If I enter on accumulation stage or distribution stage I will switch over to a martingale system.

On distribution of price movement ( long ) the backside of each wave will lean backwards and through the accumulation( long ) phase the front side of the wave will begin to lean forward.

Going long you will notice that the retracement after the completion of the final wave (” third mountain top” ) will straighten out to about 45 degrees and then fall off the table.

I guess by now you can tell I am a short seller.

I have some other indicators, could get by without them.

Wave count in each time frame with a fib study, completes my trading system.

I do keep a close eye on the economic calendar also.

Hope this has been some help to the up and coming traders.

My thinking with different pairs is that it depends on the trader. Maybe you are one of those people that get in the zone and when you win is not dependent on the pair but on your state of mind and focus. Then it would make sense to treat every trade independent of pair as a part of a modified anti martingale strategy. Otherwise not.

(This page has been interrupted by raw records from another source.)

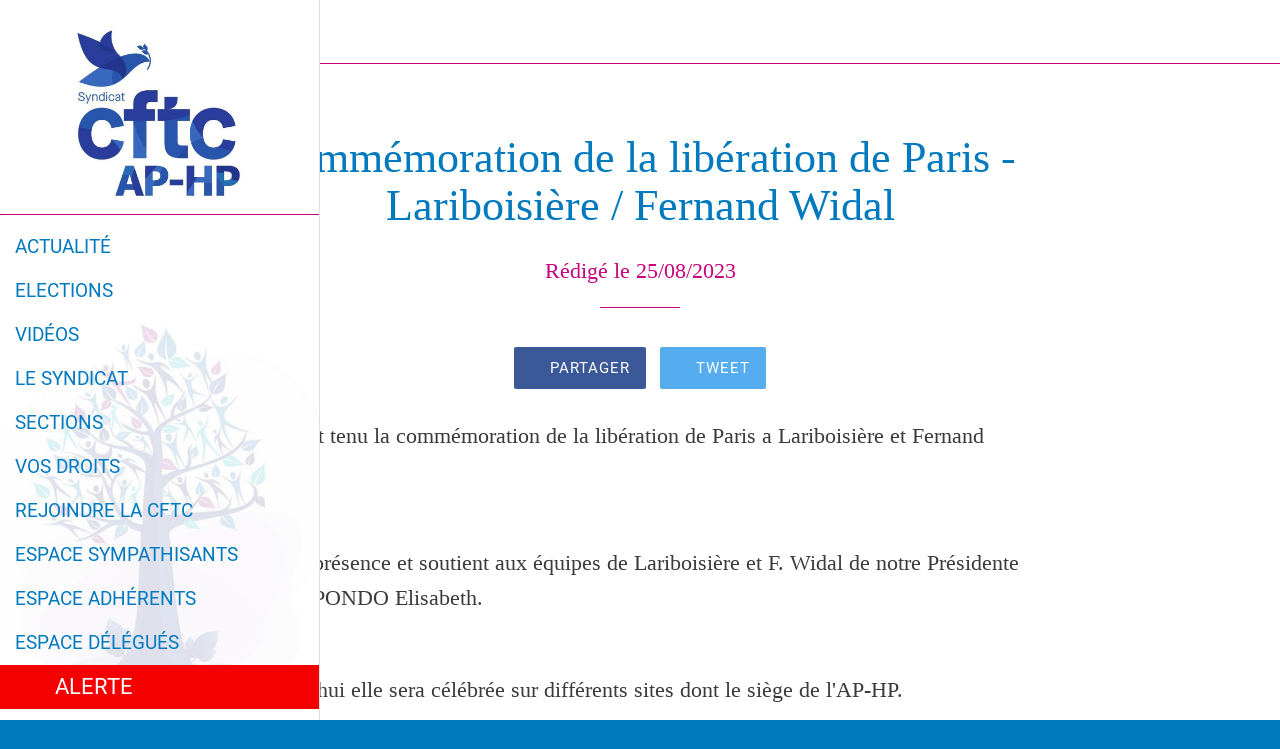

--- FILE ---
content_type: application/javascript; charset=utf-8
request_url: https://back.ww-cdn.com/superstatic/front-res/2158565/front-js/runtime.142ff3b493b65bd4.js
body_size: 3886
content:
(()=>{"use strict";var e,j={},g={};function c(e){var d=g[e];if(void 0!==d)return d.exports;var a=g[e]={id:e,loaded:!1,exports:{}};return j[e].call(a.exports,a,a.exports,c),a.loaded=!0,a.exports}c.m=j,c.amdO={},e=[],c.O=(d,a,t,r)=>{if(!a){var f=1/0;for(b=0;b<e.length;b++){for(var[a,t,r]=e[b],s=!0,n=0;n<a.length;n++)(!1&r||f>=r)&&Object.keys(c.O).every(p=>c.O[p](a[n]))?a.splice(n--,1):(s=!1,r<f&&(f=r));if(s){e.splice(b--,1);var i=t();void 0!==i&&(d=i)}}return d}r=r||0;for(var b=e.length;b>0&&e[b-1][2]>r;b--)e[b]=e[b-1];e[b]=[a,t,r]},c.n=e=>{var d=e&&e.__esModule?()=>e.default:()=>e;return c.d(d,{a:d}),d},(()=>{var d,e=Object.getPrototypeOf?a=>Object.getPrototypeOf(a):a=>a.__proto__;c.t=function(a,t){if(1&t&&(a=this(a)),8&t||"object"==typeof a&&a&&(4&t&&a.__esModule||16&t&&"function"==typeof a.then))return a;var r=Object.create(null);c.r(r);var b={};d=d||[null,e({}),e([]),e(e)];for(var f=2&t&&a;"object"==typeof f&&!~d.indexOf(f);f=e(f))Object.getOwnPropertyNames(f).forEach(s=>b[s]=()=>a[s]);return b.default=()=>a,c.d(r,b),r}})(),c.d=(e,d)=>{for(var a in d)c.o(d,a)&&!c.o(e,a)&&Object.defineProperty(e,a,{enumerable:!0,get:d[a]})},c.f={},c.e=e=>Promise.all(Object.keys(c.f).reduce((d,a)=>(c.f[a](e,d),d),[])),c.u=e=>"front-js/"+({1500:"i18countries-no-json",2023:"i18countries-pl-json",3321:"i18countries-he-json",3654:"i18countries-da-json",4288:"i18countries-zh-json",4440:"i18countries-ca-json",4585:"i18countries-en-json",4735:"i18countries-tr-json",5084:"i18countries-de-json",5403:"i18countries-fr-json",6274:"i18countries-lt-json",6310:"i18countries-pt-json",6485:"i18countries-hr-json",6804:"i18countries-nl-json",7579:"i18countries-sl-json",8089:"i18countries-es-json",8321:"i18countries-hu-json",8451:"i18countries-ja-json",8493:"i18countries-sv-json",8500:"i18countries-ar-json",8562:"i18countries-fa-json",8592:"common",8683:"i18countries-ru-json",9779:"i18countries-fi-json",9887:"i18countries-it-json",9902:"i18countries-bg-json"}[e]||e)+"."+{194:"8379f49518fb879e",355:"ce932e5f9cbfaac3",365:"f6a37a13f7462958",471:"11b6550bb9719ff7",472:"50297d42943690b7",524:"42417d495d4702f2",597:"24f40602a01625f1",735:"59bdaffe96762707",836:"8154a683b7c082ea",861:"3a530d7cfcabd355",880:"ef781002ebaa2b6e",902:"834c79b74485ed9a",1151:"0021a0ed7fe1dff8",1216:"5210b7331d16f1d1",1259:"2927a60bf798bb52",1266:"f6f44fce53639f00",1389:"d79266e6d1b07909",1453:"7a821bdafccee056",1457:"de1128f82436d0f6",1500:"dd9b661ab56eef19",1536:"58d3b7222ed519e7",1561:"490212e6e7ec91b4",1646:"29c62b72e81abe1f",1786:"9f8c41b6f1e4ab93",2023:"0dfdb53da4ab1b93",2178:"aa7cf9b4dc900e5c",2305:"169b9e77bad43395",2396:"fe56eec0182f861c",2714:"ca8c63d0336876f7",2716:"8a8efc212b45dec4",2782:"f4866079cdc77016",2850:"81b1125857352b29",2933:"e1c7747fe3e56610",3039:"50504fcbf1784f81",3137:"9549ff65c92648d7",3321:"cb82735d0f3a8770",3434:"9c9062a964ce71d6",3607:"a217a01541784d74",3654:"411218fcd1fe3aa2",3906:"345b320ac1e3cb15",3962:"2832ec1b2dd40aa2",4020:"b8b313e6c6358d00",4109:"06037e2febca4faa",4118:"070dd6eea7c3f1d8",4288:"979aad03eeb1ee99",4326:"66c85fdb9ccc4939",4344:"aa42fd22b5dc9961",4346:"dabdc1111dbde421",4372:"ece03ae6905ea20d",4440:"6eb1f2587189c022",4490:"6f99d97c2fd57878",4585:"f063a8cd1b7d4aee",4591:"c65e5a5a8267233f",4619:"b2c344c463aa891f",4718:"c3064957105d8175",4735:"6b2d6d5cb22dbce1",4804:"91047524adb58ca4",4827:"dd3b0a8e9eb0e8b8",4865:"51f9cc28e4816af0",4989:"55b5c95fa95d365f",5024:"2a5fe4f369ed34bc",5084:"c77e57965d44df2a",5254:"d51a35efd6705f03",5403:"0cfbddf0866fb81e",5436:"a5eb51034690b52a",5454:"776d8e1898787ac9",5522:"6ba7cef7107d8c2e",5544:"c7d032811a9e7edc",5616:"1c7a48f0550c1d39",5635:"d1b57d77a6478873",5716:"bf2349444d30a15d",5760:"5fd75582520550c4",5811:"e612a2b1025e52fe",5817:"c0b29fba2ceb7331",5859:"ffa60335777b9eee",5863:"9cf1268d4645d5ea",5944:"cd3f7557bd198c3e",6035:"8d122bf333077dfb",6050:"d250db9cff67a922",6117:"7284d1309d643bf5",6121:"c197306b1154e824",6274:"aaa32c15c3826cbc",6285:"518a995dbb9f7f18",6310:"8abe246249e39171",6331:"7af4a0f6d60e0a03",6424:"178a2442be8b1bfd",6485:"46efc5686f78133f",6611:"db7ce2888348949f",6620:"19a9406f0c80db02",6692:"b1887edc3f634a9d",6719:"e16c755909177f5d",6734:"a12e1a93e9f10746",6804:"c20f6eaf9705331b",7063:"47ca8c0972aced82",7172:"0ec27ba5f4a361f2",7207:"59722a4c2533dd6a",7300:"e36d3f6545b078cf",7318:"bc2dd3acb066a2ff",7375:"5079ffb6e71f51cc",7377:"4aeb1bc0132a8b71",7483:"50195eac301a1d2b",7579:"fa5ac6b8aae78d4f",7618:"db80200c2e648e22",7772:"38bca2f9b96b8ad0",7864:"2040d1cfeeeb0ec8",7907:"1e7adc58a41a863b",8089:"d82057bf1b16d444",8140:"d1633b960162474c",8151:"9ff2d983bec8bda0",8161:"591b43b8b3112a3c",8246:"a872e3f4e7230cd0",8288:"bacedf54a0582900",8313:"4732798c43258750",8321:"292f65fc58574ae5",8339:"a519dd0059f6c710",8420:"356cd35ee1f1c270",8451:"62774e2382f7508d",8453:"0ac5e260b1a22db3",8465:"bbc766e27552d55a",8493:"727d4eb9a20cc3e4",8500:"41a896cf985e74e7",8562:"ded2126eab6e425a",8573:"a5aa226719c8d62f",8592:"4cb0570dc90bd902",8683:"26e5aedf87d100c0",8900:"ea9a660f352d608c",8903:"0aa199527d04defa",9108:"762ddf155f799174",9230:"06e34b8e748e7386",9238:"ea0ed6c0ca842d76",9259:"b6fd2cceb9e70d3d",9283:"5b29a852b88fae0e",9589:"9b57daa93651b770",9660:"5f15be51ad2a5eba",9706:"04ddbf3c5f9345df",9779:"5fc81777cf7e3a7e",9887:"12bffa55ba1bd982",9902:"aba136ff8f386e78",9969:"904095d5bb2c559e",9989:"9bf3f0413d76d07e"}[e]+".js",c.miniCssF=e=>{},c.miniCssF=e=>{},c.hmd=e=>((e=Object.create(e)).children||(e.children=[]),Object.defineProperty(e,"exports",{enumerable:!0,set:()=>{throw new Error("ES Modules may not assign module.exports or exports.*, Use ESM export syntax, instead: "+e.id)}}),e),c.o=(e,d)=>Object.prototype.hasOwnProperty.call(e,d),(()=>{var e={},d="gbpwa:";c.l=(a,t,r,b)=>{if(e[a])e[a].push(t);else{var f,s;if(void 0!==r)for(var n=document.getElementsByTagName("script"),i=0;i<n.length;i++){var o=n[i];if(o.getAttribute("src")==a||o.getAttribute("data-webpack")==d+r){f=o;break}}f||(s=!0,(f=document.createElement("script")).type="module",f.charset="utf-8",f.timeout=120,c.nc&&f.setAttribute("nonce",c.nc),f.setAttribute("data-webpack",d+r),f.src=c.tu(a)),e[a]=[t];var u=(h,p)=>{f.onerror=f.onload=null,clearTimeout(l);var v=e[a];if(delete e[a],f.parentNode&&f.parentNode.removeChild(f),v&&v.forEach(y=>y(p)),h)return h(p)},l=setTimeout(u.bind(null,void 0,{type:"timeout",target:f}),12e4);f.onerror=u.bind(null,f.onerror),f.onload=u.bind(null,f.onload),s&&document.head.appendChild(f)}}})(),c.r=e=>{typeof Symbol<"u"&&Symbol.toStringTag&&Object.defineProperty(e,Symbol.toStringTag,{value:"Module"}),Object.defineProperty(e,"__esModule",{value:!0})},(()=>{var e;c.tt=()=>(void 0===e&&(e={createScriptURL:d=>d},typeof trustedTypes<"u"&&trustedTypes.createPolicy&&(e=trustedTypes.createPolicy("angular#bundler",e))),e)})(),c.tu=e=>c.tt().createScriptURL(e),c.p="https://back.ww-cdn.com/superstatic/front-res/2158565/",(()=>{var e={3666:0};c.f.j=(t,r)=>{var b=c.o(e,t)?e[t]:void 0;if(0!==b)if(b)r.push(b[2]);else if(3666!=t){var f=new Promise((o,u)=>b=e[t]=[o,u]);r.push(b[2]=f);var s=c.p+c.u(t),n=new Error;c.l(s,o=>{if(c.o(e,t)&&(0!==(b=e[t])&&(e[t]=void 0),b)){var u=o&&("load"===o.type?"missing":o.type),l=o&&o.target&&o.target.src;n.message="Loading chunk "+t+" failed.\n("+u+": "+l+")",n.name="ChunkLoadError",n.type=u,n.request=l,b[1](n)}},"chunk-"+t,t)}else e[t]=0},c.O.j=t=>0===e[t];var d=(t,r)=>{var n,i,[b,f,s]=r,o=0;if(b.some(l=>0!==e[l])){for(n in f)c.o(f,n)&&(c.m[n]=f[n]);if(s)var u=s(c)}for(t&&t(r);o<b.length;o++)c.o(e,i=b[o])&&e[i]&&e[i][0](),e[i]=0;return c.O(u)},a=self.webpackChunkgbpwa=self.webpackChunkgbpwa||[];a.forEach(d.bind(null,0)),a.push=d.bind(null,a.push.bind(a))})()})();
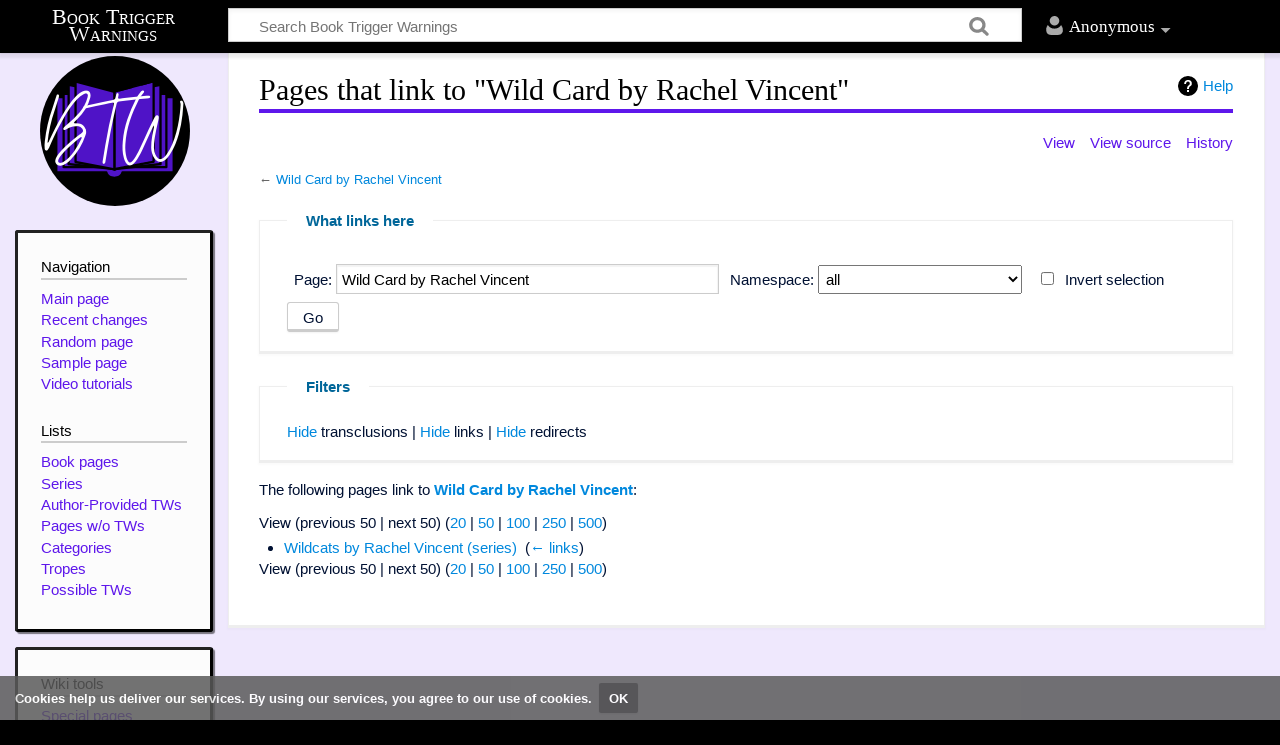

--- FILE ---
content_type: text/css; charset=utf-8
request_url: https://www.booktriggerwarnings.com/load.php?lang=en&modules=site.styles&only=styles&skin=timeless
body_size: 348
content:
body{background-color:black}#mw-content-container{background-color:#efe8fd}#mw-header-container{background:black}#p-logo-text a{color:white}#personal h2{color:white}.mw-portlet-body ul li a{color:#5e17eb}#content h1{border-bottom:solid 4px #5e17eb}.color-left{background-color:black}.color-middle{background-color:black}.color-right{background-color:black}h1,h2,h3,h4{color:black}#mw-site-navigation .sidebar-chunk{border:outset #222;box-shadow:2px 2px 1px rgba(0,0,0,0.5);border-radius:3px}@media screen and (max-width:1099px){#mw-site-navigation .sidebar-chunk{border:0;box-shadow:none;padding:0 15px 5px 20px}}#mw-site-navigation .sidebar-inner{border:0;color:black}#mw-related-navigation .sidebar-chunk{border:outset #222;box-shadow:2px 2px 1px rgba(0,0,0,0.5);border-radius:3px}@media screen and (max-width:1099px) and (min-width:851px){#mw-related-navigation .sidebar-chunk{border:0;box-shadow:none;padding:0 15px 5px 20px}}#mw-page-header-links li.selected{border-bottom-color:#5e17eb}#mw-footer-container{background:black}.hatnote{background:#eee;border:1px solid #aaa;float:center;margin:0 0 1em 1em;padding:1em;width:240px}.infobox{background:#eee;border:1px solid #aaa;float:right;margin:0 0 1em 1em;padding:1em;width:240px}@media screen and (max-width:550px){.infobox{float:none;margin-left:auto;margin-right:auto}}.infobox-title{font-size:1.25em;text-align:center}.infobox-image{text-align:center;margin-top:20px;margin-bottom:20px}.infobox th{text-align:left;vertical-align:top;width:90px}.infobox td{text-align:left;vertical-align:top}.mw-cookiewarning-container{top:auto;bottom:0}#mw-content-container{background-image:none }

I have run some simulations and I have to say that an anti martingale strategy where not 100% winnings are reinvested seem really logical.

For example:

Risking 1% of 100000 (1000 in first round in other words).

Lets say a RR of 1,5 (but most would probably prefer higher),

(Winning percent 50%, doesn’t really change the calculations but how often we get winnings streaks.

Lets risk a lets say a forth won capital since last loser.

We first win 1500 Lets risk 375 extra next time. If a loser we are now down 1% of 101500 and 375 extra. 100110 in other words.

Not that bad, still positive.

Lets say I win four a row then a loser (not THAT uncommon with 50% winners),

With 1% risked of current capital I get:

100000

101500

103022,5

104568

106136

105074

With using an antimartingale of 25% risked of winnings since last loser

100000

101500

103585

106483

110512

106779

I have run simple excel simulations of this and over the long run never seen this system get beat by the straight linear system.

But I have run a monte carlo simulation of this a few times (1000 trades in a series 10000 times) and the average is always better (by a lot) with using a modified anti martingale. The lowest outcome is lower (it actually is quite easy to calculate worst case since that is if you get every other winner and losers. But frankly. That is highly unlikely.

Over 1000 trades (10000 simulations) the average difference (difference calculated as winnings anti martingale/winnings linear) between the systems are average 3,8. Min 0,778 and max 139. Repeated simulations get similar results (the min stays basically the same, average is just under 4… the max varies wildly though. 400. 200 etc.)

The hard part is of course how to implement this.

Do the strings of winners depend on my focus and ability or that a pair is behaving in a way that makes it easy to trade?

In other words:

Do I make a system where a winning trade in the EURUSD makes me raise the risk only on the next EURUSD trade or on the next trade independent of which pair it is?

It’s an interesting idea, and would make logical sense to lock in the winnings, and not reinvest all. I’ve used very similar strategies with martingale. But there you have the reverse position – as it’s the counter strategy. What I do is increase my stake on each round (by locking in winnings). That additional exposure reduces the probability of being knocked out (by allowing greater drawdown).

If you are reducing exposure on each round, according to winnings, that can be done by taking a smaller trade size on each round, or reducing the number of allowed legs in your trade sequence.

Not sure what your reasoning behind switching pairs is. But I would also say there’s strong market dependence, as to when each strategy works and the results achieved. So switching to a new pair, following winning trades on another would be somewhat unpredictable.

How about an anti martingale grid?

🙂

Hey, I think this is a beautiful article and is the basis of nice ideas.

I am designing something like an martingale and an anti-m grid Nigel…so please feel free to chat me up!

Overall my desire is to make a martingale grid, that in case of a trend goes into an anti-m one.